___ WORKING DATA
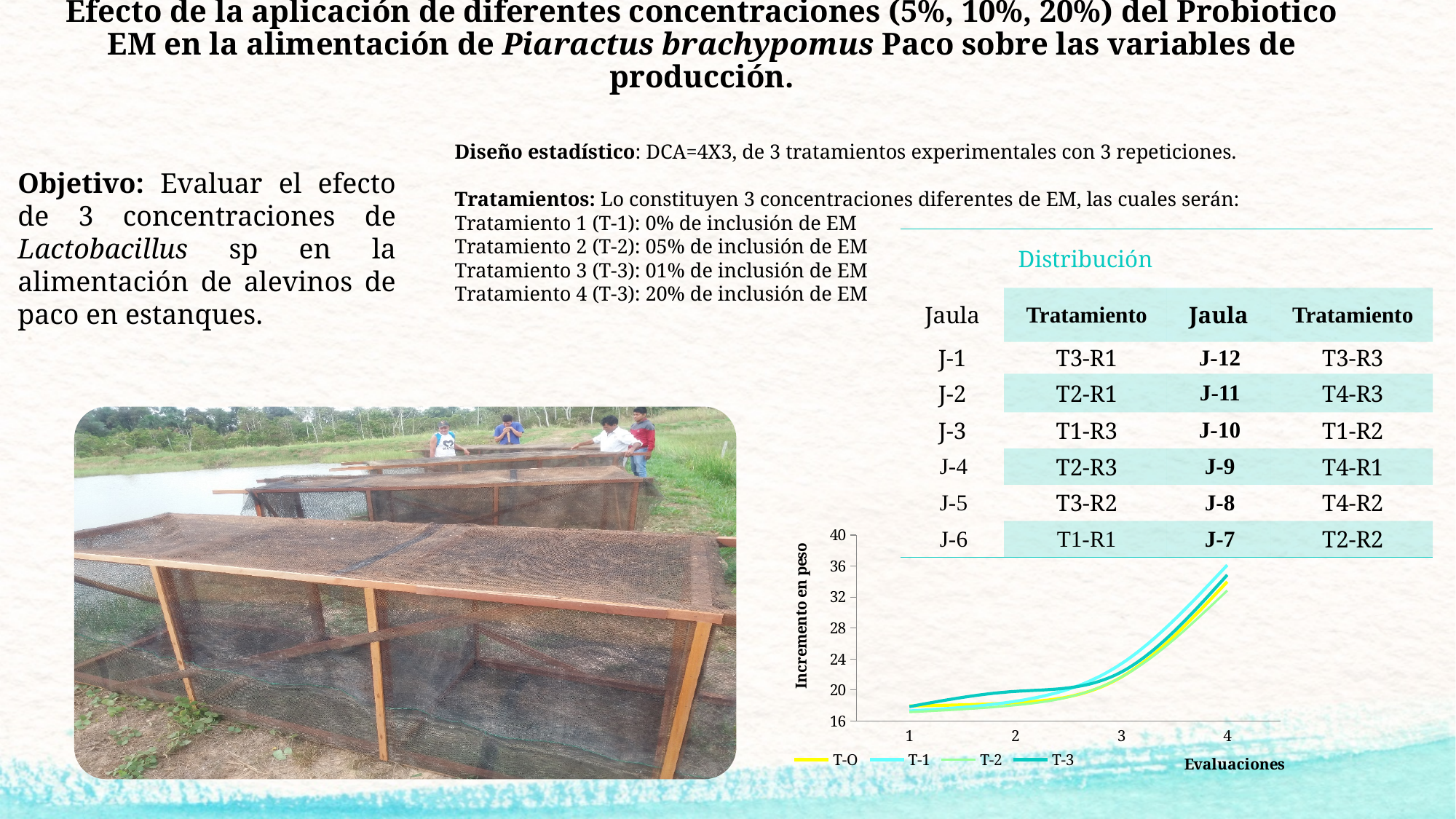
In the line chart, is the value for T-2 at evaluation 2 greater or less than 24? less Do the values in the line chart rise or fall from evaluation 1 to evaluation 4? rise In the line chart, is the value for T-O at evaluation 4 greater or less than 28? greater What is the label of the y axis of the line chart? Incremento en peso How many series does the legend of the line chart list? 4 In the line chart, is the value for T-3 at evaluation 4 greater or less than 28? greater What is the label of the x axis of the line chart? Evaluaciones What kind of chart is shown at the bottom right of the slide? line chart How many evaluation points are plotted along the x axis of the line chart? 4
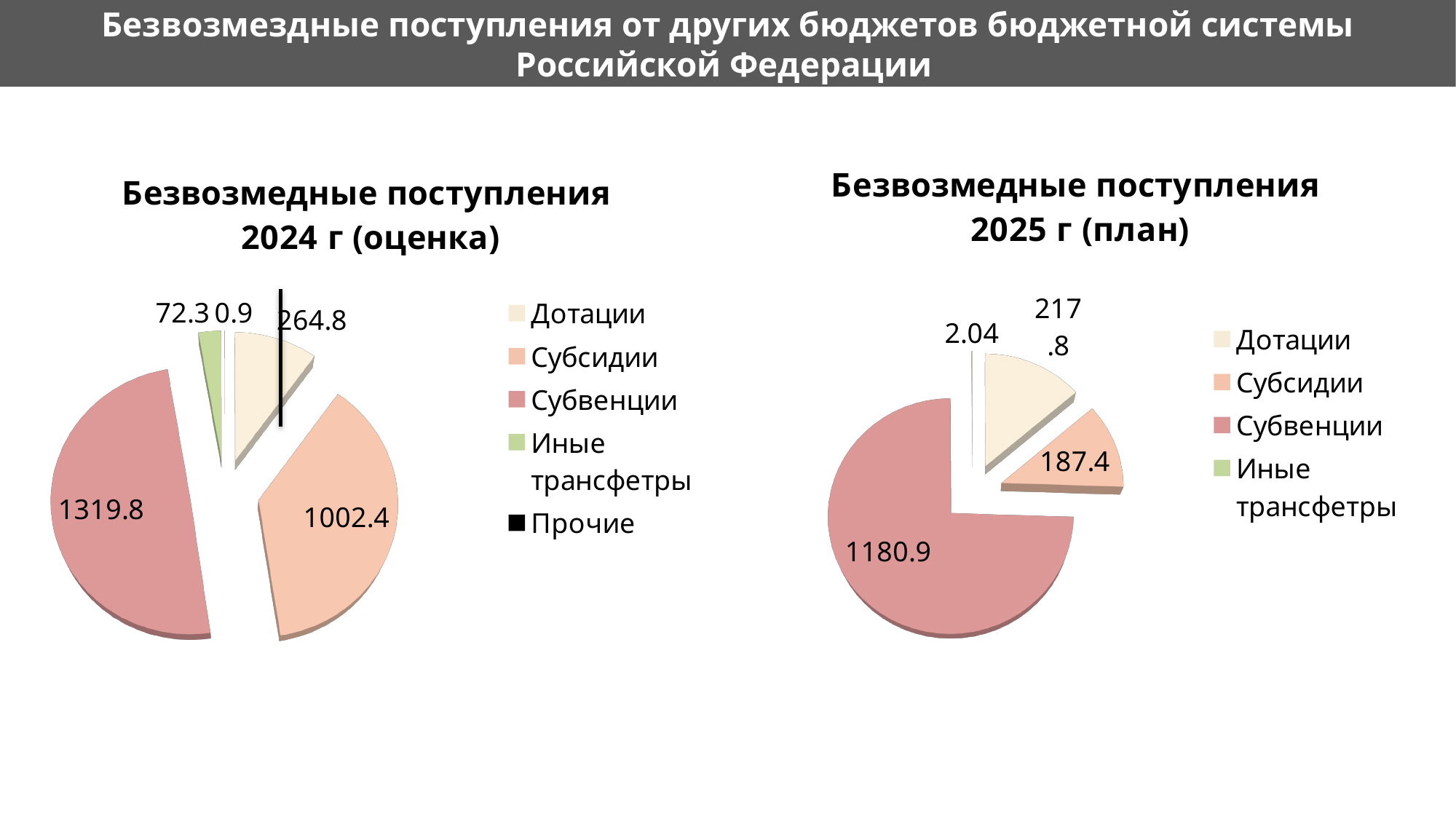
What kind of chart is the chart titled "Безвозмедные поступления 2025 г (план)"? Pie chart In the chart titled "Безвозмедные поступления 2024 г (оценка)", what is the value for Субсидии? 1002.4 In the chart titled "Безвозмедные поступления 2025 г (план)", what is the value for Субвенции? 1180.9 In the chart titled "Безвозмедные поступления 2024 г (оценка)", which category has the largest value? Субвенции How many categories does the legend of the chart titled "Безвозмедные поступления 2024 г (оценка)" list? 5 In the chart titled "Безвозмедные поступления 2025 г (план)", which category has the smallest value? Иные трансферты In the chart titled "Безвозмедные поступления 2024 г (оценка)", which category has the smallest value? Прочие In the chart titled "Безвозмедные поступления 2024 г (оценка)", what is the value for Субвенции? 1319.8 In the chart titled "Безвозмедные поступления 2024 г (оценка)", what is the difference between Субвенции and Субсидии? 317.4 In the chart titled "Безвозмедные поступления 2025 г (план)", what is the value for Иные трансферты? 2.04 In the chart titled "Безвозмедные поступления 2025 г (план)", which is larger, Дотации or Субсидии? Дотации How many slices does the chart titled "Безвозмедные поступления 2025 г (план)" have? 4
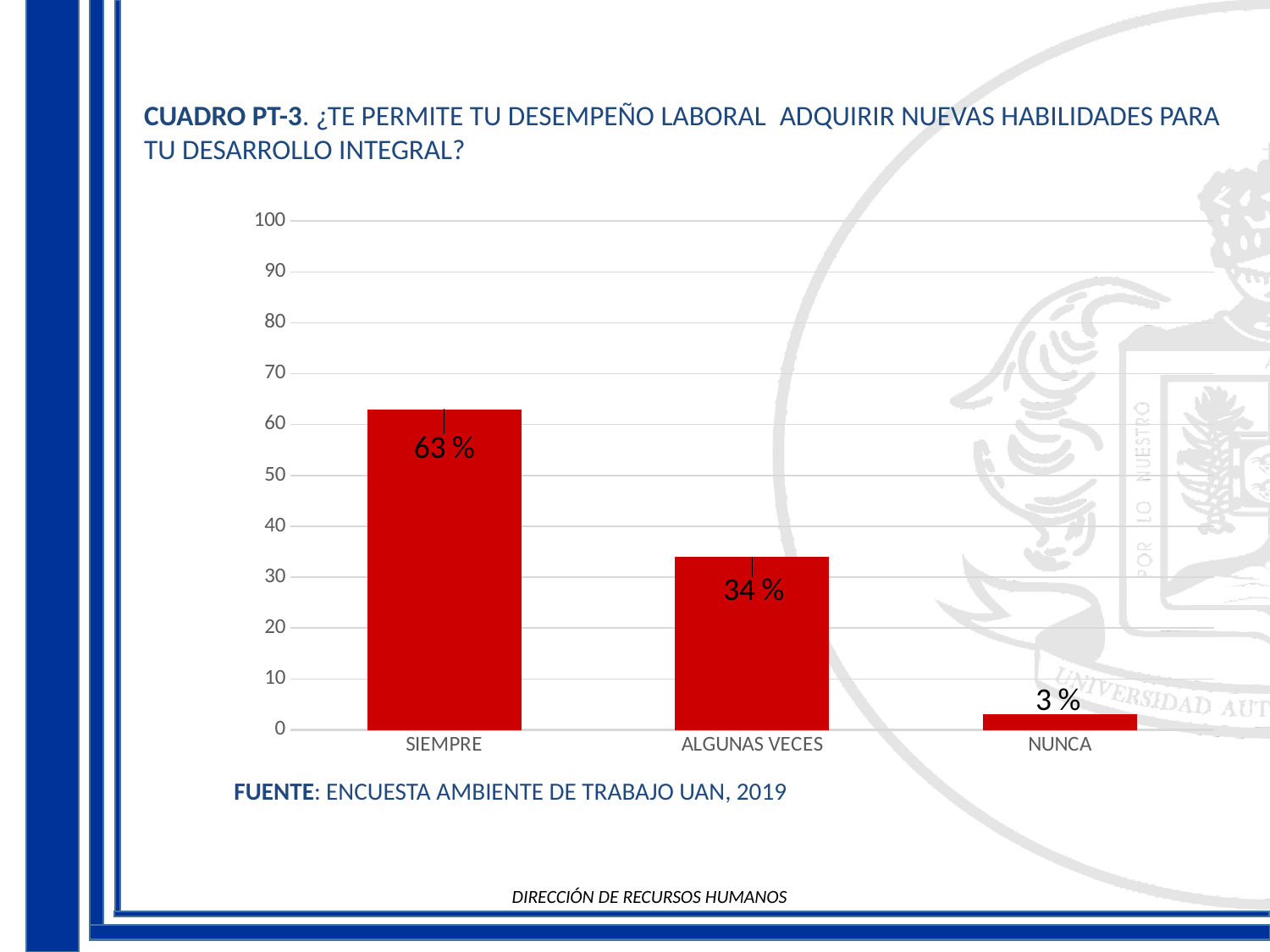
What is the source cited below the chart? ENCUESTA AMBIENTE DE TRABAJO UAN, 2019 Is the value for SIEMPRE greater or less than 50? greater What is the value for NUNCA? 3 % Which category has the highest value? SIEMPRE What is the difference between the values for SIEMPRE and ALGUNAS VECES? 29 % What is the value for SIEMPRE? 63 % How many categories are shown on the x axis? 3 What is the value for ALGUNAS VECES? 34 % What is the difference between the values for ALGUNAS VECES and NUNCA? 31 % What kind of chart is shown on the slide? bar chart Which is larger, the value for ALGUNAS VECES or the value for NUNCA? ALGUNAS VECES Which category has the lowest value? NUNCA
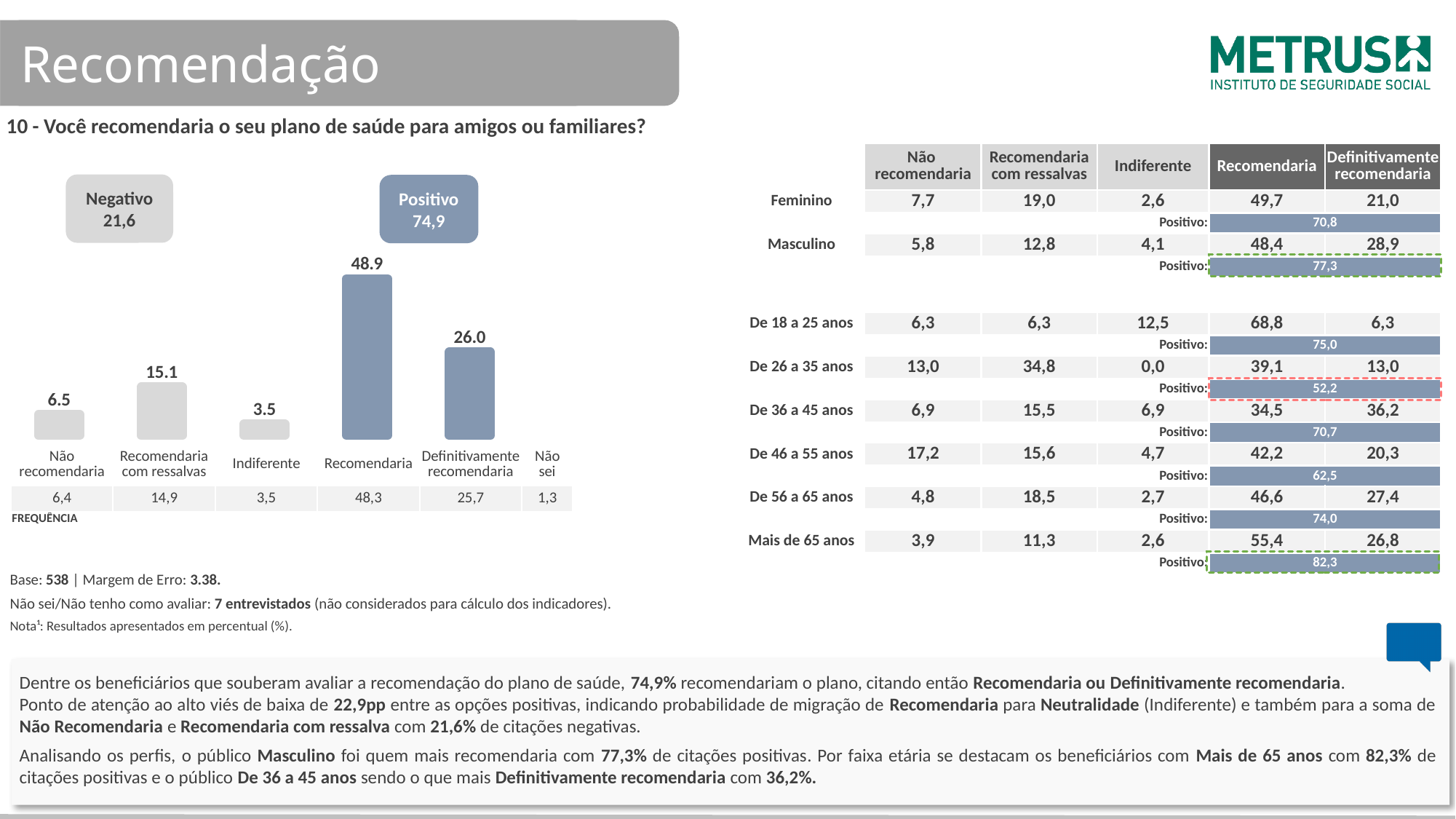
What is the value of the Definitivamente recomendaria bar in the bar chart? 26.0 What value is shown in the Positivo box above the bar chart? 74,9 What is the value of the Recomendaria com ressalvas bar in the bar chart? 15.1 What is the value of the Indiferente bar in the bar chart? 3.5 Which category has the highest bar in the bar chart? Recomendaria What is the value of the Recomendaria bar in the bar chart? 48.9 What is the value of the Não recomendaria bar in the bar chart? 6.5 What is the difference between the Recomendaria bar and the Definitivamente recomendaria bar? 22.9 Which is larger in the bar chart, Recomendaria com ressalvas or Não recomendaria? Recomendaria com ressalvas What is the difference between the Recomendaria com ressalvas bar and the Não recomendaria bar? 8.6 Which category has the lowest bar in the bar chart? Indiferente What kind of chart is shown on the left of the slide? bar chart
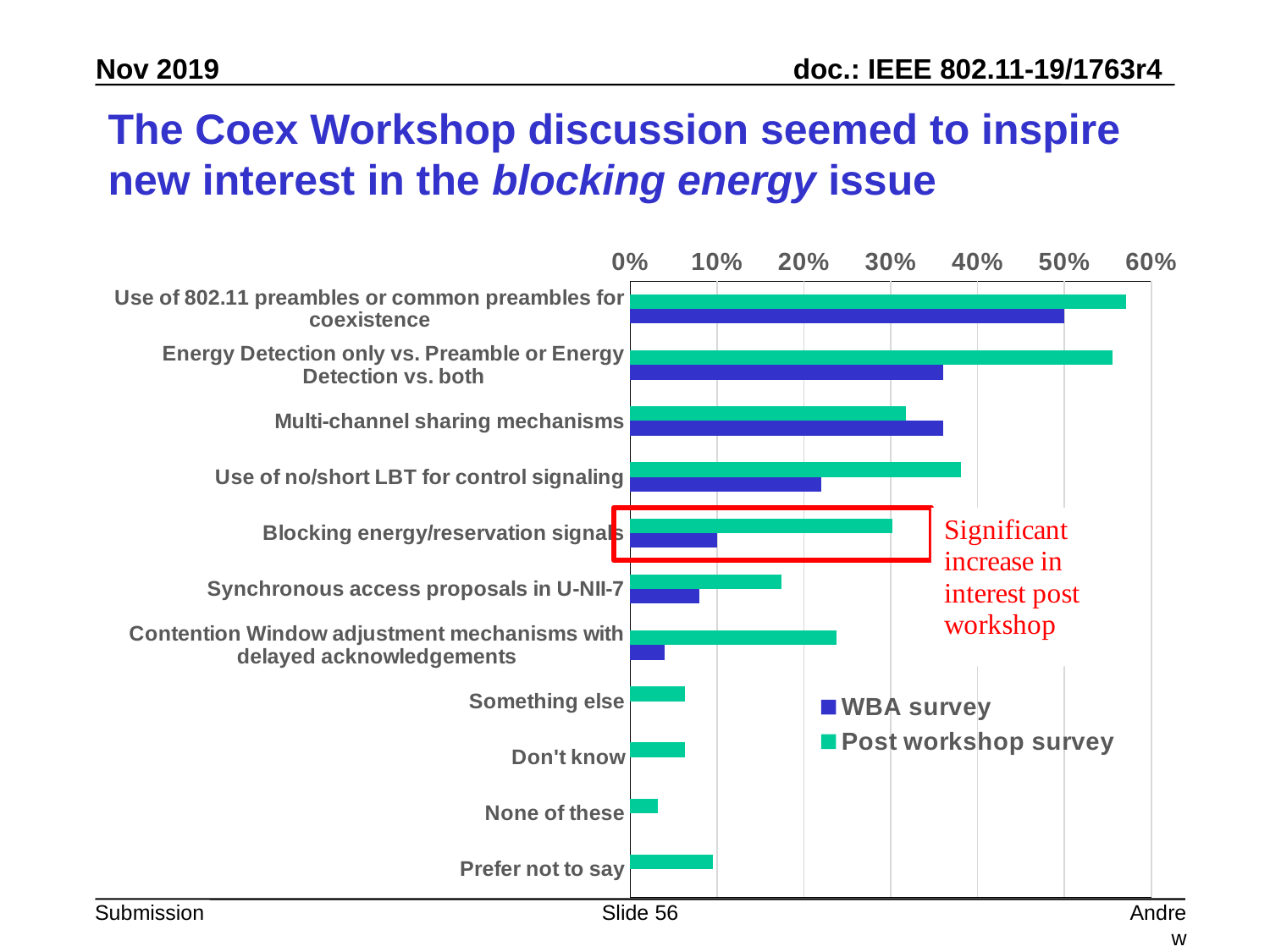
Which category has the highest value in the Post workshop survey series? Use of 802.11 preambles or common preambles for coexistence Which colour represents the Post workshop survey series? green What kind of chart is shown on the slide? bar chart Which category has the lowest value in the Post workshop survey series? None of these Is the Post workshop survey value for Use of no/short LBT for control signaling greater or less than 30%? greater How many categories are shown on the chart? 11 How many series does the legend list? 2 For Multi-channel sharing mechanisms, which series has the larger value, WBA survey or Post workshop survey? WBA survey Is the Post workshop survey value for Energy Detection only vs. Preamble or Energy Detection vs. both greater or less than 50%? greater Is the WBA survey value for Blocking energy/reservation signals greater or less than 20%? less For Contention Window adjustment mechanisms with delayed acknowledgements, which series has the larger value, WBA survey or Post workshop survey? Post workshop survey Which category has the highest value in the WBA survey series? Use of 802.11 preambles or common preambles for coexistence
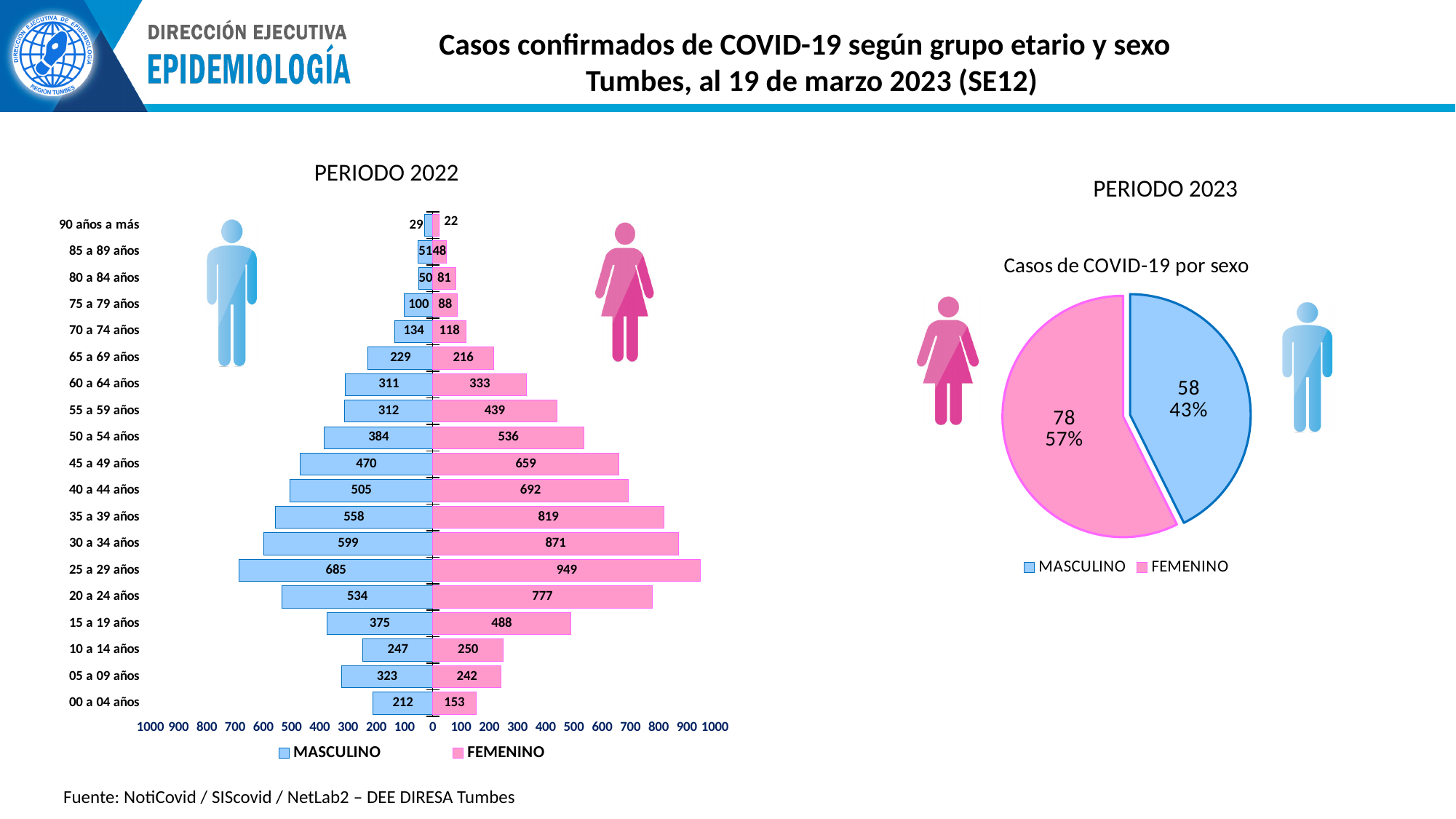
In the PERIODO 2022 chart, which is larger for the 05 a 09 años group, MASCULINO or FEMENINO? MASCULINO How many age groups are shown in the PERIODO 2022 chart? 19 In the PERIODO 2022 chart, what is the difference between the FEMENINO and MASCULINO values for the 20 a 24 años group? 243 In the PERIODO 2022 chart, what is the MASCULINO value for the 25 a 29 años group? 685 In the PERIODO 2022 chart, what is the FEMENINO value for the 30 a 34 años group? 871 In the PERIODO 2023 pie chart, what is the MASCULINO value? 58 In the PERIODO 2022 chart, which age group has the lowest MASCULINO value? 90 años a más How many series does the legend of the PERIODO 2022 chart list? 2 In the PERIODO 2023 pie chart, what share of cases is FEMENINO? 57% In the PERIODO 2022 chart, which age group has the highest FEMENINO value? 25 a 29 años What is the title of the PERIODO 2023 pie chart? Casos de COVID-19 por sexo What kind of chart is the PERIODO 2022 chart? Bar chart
______
#### WHAT IS BEING ASKED:
Reproduce the text of every entry above word for word, leaving out the pictures.

#### EXERCISE SOLUTION:
In the line chart, is the value for T-2 at evaluation 2 greater or less than 24? less Do the values in the line chart rise or fall from evaluation 1 to evaluation 4? rise In the line chart, is the value for T-O at evaluation 4 greater or less than 28? greater What is the label of the y axis of the line chart? Incremento en peso How many series does the legend of the line chart list? 4 In the line chart, is the value for T-3 at evaluation 4 greater or less than 28? greater What is the label of the x axis of the line chart? Evaluaciones What kind of chart is shown at the bottom right of the slide? line chart How many evaluation points are plotted along the x axis of the line chart? 4
What kind of chart is the chart titled "Безвозмедные поступления 2025 г (план)"? Pie chart In the chart titled "Безвозмедные поступления 2024 г (оценка)", what is the value for Субсидии? 1002.4 In the chart titled "Безвозмедные поступления 2025 г (план)", what is the value for Субвенции? 1180.9 In the chart titled "Безвозмедные поступления 2024 г (оценка)", which category has the largest value? Субвенции How many categories does the legend of the chart titled "Безвозмедные поступления 2024 г (оценка)" list? 5 In the chart titled "Безвозмедные поступления 2025 г (план)", which category has the smallest value? Иные трансферты In the chart titled "Безвозмедные поступления 2024 г (оценка)", which category has the smallest value? Прочие In the chart titled "Безвозмедные поступления 2024 г (оценка)", what is the value for Субвенции? 1319.8 In the chart titled "Безвозмедные поступления 2024 г (оценка)", what is the difference between Субвенции and Субсидии? 317.4 In the chart titled "Безвозмедные поступления 2025 г (план)", what is the value for Иные трансферты? 2.04 In the chart titled "Безвозмедные поступления 2025 г (план)", which is larger, Дотации or Субсидии? Дотации How many slices does the chart titled "Безвозмедные поступления 2025 г (план)" have? 4
What is the source cited below the chart? ENCUESTA AMBIENTE DE TRABAJO UAN, 2019 Is the value for SIEMPRE greater or less than 50? greater What is the value for NUNCA? 3 % Which category has the highest value? SIEMPRE What is the difference between the values for SIEMPRE and ALGUNAS VECES? 29 % What is the value for SIEMPRE? 63 % How many categories are shown on the x axis? 3 What is the value for ALGUNAS VECES? 34 % What is the difference between the values for ALGUNAS VECES and NUNCA? 31 % What kind of chart is shown on the slide? bar chart Which is larger, the value for ALGUNAS VECES or the value for NUNCA? ALGUNAS VECES Which category has the lowest value? NUNCA
What is the value of the Definitivamente recomendaria bar in the bar chart? 26.0 What value is shown in the Positivo box above the bar chart? 74,9 What is the value of the Recomendaria com ressalvas bar in the bar chart? 15.1 What is the value of the Indiferente bar in the bar chart? 3.5 Which category has the highest bar in the bar chart? Recomendaria What is the value of the Recomendaria bar in the bar chart? 48.9 What is the value of the Não recomendaria bar in the bar chart? 6.5 What is the difference between the Recomendaria bar and the Definitivamente recomendaria bar? 22.9 Which is larger in the bar chart, Recomendaria com ressalvas or Não recomendaria? Recomendaria com ressalvas What is the difference between the Recomendaria com ressalvas bar and the Não recomendaria bar? 8.6 Which category has the lowest bar in the bar chart? Indiferente What kind of chart is shown on the left of the slide? bar chart
Which category has the highest value in the Post workshop survey series? Use of 802.11 preambles or common preambles for coexistence Which colour represents the Post workshop survey series? green What kind of chart is shown on the slide? bar chart Which category has the lowest value in the Post workshop survey series? None of these Is the Post workshop survey value for Use of no/short LBT for control signaling greater or less than 30%? greater How many categories are shown on the chart? 11 How many series does the legend list? 2 For Multi-channel sharing mechanisms, which series has the larger value, WBA survey or Post workshop survey? WBA survey Is the Post workshop survey value for Energy Detection only vs. Preamble or Energy Detection vs. both greater or less than 50%? greater Is the WBA survey value for Blocking energy/reservation signals greater or less than 20%? less For Contention Window adjustment mechanisms with delayed acknowledgements, which series has the larger value, WBA survey or Post workshop survey? Post workshop survey Which category has the highest value in the WBA survey series? Use of 802.11 preambles or common preambles for coexistence
In the PERIODO 2022 chart, which is larger for the 05 a 09 años group, MASCULINO or FEMENINO? MASCULINO How many age groups are shown in the PERIODO 2022 chart? 19 In the PERIODO 2022 chart, what is the difference between the FEMENINO and MASCULINO values for the 20 a 24 años group? 243 In the PERIODO 2022 chart, what is the MASCULINO value for the 25 a 29 años group? 685 In the PERIODO 2022 chart, what is the FEMENINO value for the 30 a 34 años group? 871 In the PERIODO 2023 pie chart, what is the MASCULINO value? 58 In the PERIODO 2022 chart, which age group has the lowest MASCULINO value? 90 años a más How many series does the legend of the PERIODO 2022 chart list? 2 In the PERIODO 2023 pie chart, what share of cases is FEMENINO? 57% In the PERIODO 2022 chart, which age group has the highest FEMENINO value? 25 a 29 años What is the title of the PERIODO 2023 pie chart? Casos de COVID-19 por sexo What kind of chart is the PERIODO 2022 chart? Bar chart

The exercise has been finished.